── PAGE ──
2021 SCEC Annual Meeting, Poster #014, SCEC Contribution #11625 VIEW PDF
Effectively combining local high-resolution tomographic results with existing regional models presents an ongoing challenge. We have recently developed a framework based on the Tikhonov-regularized level-set method that provides a simple means to infer where local data provides meaningful constraints on seismic observables beyond those found in larger scale regional models --- for example the Community Velocity Models (CVMs) of southern California. This technique defines a volume within which updates are made to a reference CVM, with the boundary of the volume being part of the inversion rather than explicitly defined. By appropriately penalizing the complexity of the boundary, a minimal upd...ate which best explains the data is achieved.
───
── RECORDS SHOWN ──
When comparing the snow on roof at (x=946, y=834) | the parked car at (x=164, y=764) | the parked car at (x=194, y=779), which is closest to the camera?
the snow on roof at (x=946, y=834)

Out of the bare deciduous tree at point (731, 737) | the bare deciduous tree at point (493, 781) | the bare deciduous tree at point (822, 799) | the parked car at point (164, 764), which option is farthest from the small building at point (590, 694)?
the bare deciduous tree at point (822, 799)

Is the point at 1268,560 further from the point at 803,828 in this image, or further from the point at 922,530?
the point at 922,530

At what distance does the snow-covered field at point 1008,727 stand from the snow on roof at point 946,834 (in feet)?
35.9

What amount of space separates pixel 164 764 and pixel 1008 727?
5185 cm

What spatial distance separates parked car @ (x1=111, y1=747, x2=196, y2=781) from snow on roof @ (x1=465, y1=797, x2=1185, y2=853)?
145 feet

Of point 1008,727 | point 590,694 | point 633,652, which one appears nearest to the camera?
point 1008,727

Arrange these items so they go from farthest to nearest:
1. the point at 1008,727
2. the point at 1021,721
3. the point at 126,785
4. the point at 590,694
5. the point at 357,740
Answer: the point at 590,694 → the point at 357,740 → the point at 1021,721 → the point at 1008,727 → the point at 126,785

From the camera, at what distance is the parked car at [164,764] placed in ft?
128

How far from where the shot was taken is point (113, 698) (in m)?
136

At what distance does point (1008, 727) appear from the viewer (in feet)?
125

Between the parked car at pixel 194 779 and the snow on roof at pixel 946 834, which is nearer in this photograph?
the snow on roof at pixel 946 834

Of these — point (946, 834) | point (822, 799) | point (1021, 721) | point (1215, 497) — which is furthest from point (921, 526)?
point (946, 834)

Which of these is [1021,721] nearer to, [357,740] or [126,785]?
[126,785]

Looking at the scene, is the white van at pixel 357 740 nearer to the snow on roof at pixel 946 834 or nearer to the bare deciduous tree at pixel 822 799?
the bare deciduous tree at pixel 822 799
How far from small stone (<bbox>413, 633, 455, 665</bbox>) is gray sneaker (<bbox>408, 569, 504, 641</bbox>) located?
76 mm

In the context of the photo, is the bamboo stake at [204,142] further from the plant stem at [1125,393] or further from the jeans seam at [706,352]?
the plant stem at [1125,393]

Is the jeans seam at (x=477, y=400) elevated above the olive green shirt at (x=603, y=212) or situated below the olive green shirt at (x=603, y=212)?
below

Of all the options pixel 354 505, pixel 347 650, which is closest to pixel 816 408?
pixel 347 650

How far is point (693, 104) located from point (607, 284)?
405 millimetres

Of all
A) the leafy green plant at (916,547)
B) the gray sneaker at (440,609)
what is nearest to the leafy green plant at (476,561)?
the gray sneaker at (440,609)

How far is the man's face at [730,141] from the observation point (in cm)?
───
COMPLETE THE FOLLOWING:
A) In the abstract about merging local tomography with regional velocity models, what method is the framework based on?
B) Please continue the abstract on merging local tomographic results with regional velocity models from the point where it stops.

ANSWERS TO THE PROBLEMS:
A) The Tikhonov-regularized level-set method.

B)
To test this framework, we utilize the high-resolution data from the Community Seismic Network, a large 400-station permanent urban deployment. We inverted Love wave dispersion, derived from eikonal tomography of two-station cross-correlation travel-time delays, and relative amplification data from the Mw 6.4 July 3 and Mw 7.1 July 5 2019 Ridgecrest earthquakes. We invert for an update to CVM-S4.26 using the Tikhonov Ensemble Sampling scheme, a highly efficient derivative-free approximate Bayesian method. We find that the Ridgecrest Earthquake data is best explained by a deepening of the Los Angeles Basin (compared to the CVM-S4.26 reference model) with its deepest part just south of downtown Los Angeles, along with a substantially steeper northeastern wall of the basin. This result offers new progress towards the parsimonious incorporation of detailed local basin models within regional reference models utilizing an objective inverse-problem framework, and highlights the importance of accurate basin geometry models when accounting for the potentially significant amplification of surface waves from regional earthquakes in the high-rise building response band.